Projects by Form Six pupils from two local schools won places in the top 12 at the 14th Awarding Programme for Future Scientists, beating more than 1,000 shortlisted entries from across China.
Seraph Wu Shi-kei and Roland Szeto Ho-lun each spent six months working on their projects with teachers.
Wu's innovation - a simple kit to test for five harmful metal ions in water - was one of three projects nationwide to earn the top "future scientist" award, the first time a Hong Kong girl had received the honour.
"Water and air pollution are the most serious today," said Wu, 17, a pupil of St Paul's Convent School in Causeway Bay. "It's tough to measure air pollution, so I chose water pollution. This is a global problem...many people have trouble getting access to clean water."
She discovered that by mixing MSG with water, then dropping the solution onto a dish, the chemical reaction would cause a certain pigmented colour to appear if the water was contaminated by one of the five most common pollutants.
Szeto, of Carmel Pak U Secondary School in Tai Po, was also in the top 12, while two classmates won other prizes.
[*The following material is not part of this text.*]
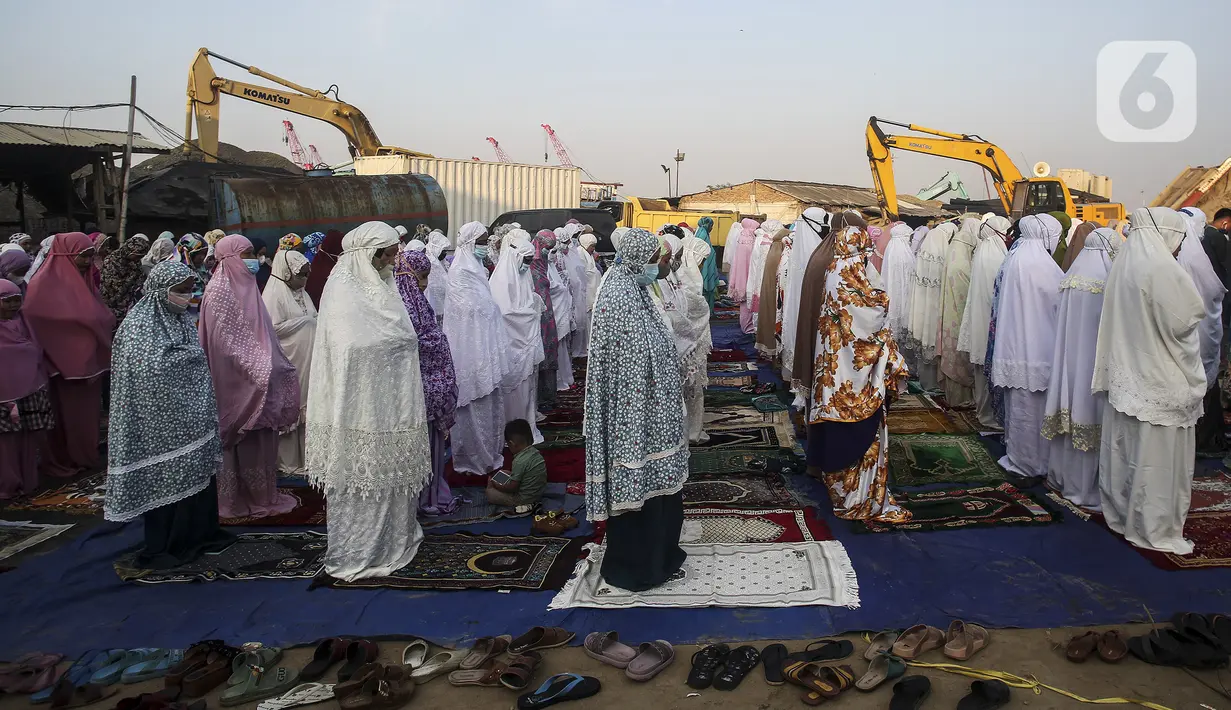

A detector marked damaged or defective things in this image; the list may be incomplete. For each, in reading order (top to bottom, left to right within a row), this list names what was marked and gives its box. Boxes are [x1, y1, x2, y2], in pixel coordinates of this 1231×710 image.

Szeto's discovery was a compost mixture that produced a type of hydro gel that could be substituted for formaldehyde in pressed wood products. His innovation was more environmentally friendly and less harmful to human health.
Classmate Yip Kin-kwan was rewarded for a timely invention: a simple procedure to measure peroxide and aldehyde levels in heated oil to see if it is inedible so-called "gutter oil" - like that which led to a scandal in Taiwan.
"I love eating fried foods, which my mother says are unhealthy. So I came up with the idea of finding out which type of oil is best, and what temperature it should be heated to," he said. "Then I read about … gutter oil and unsafe oil, and thought it would be meaningful to look for ways of detecting that."
The third student from Carmel, Chiu Man-ying, discovered that ginger and pieces of tiles with a layer of activated carbon can force out over-oxygenated water.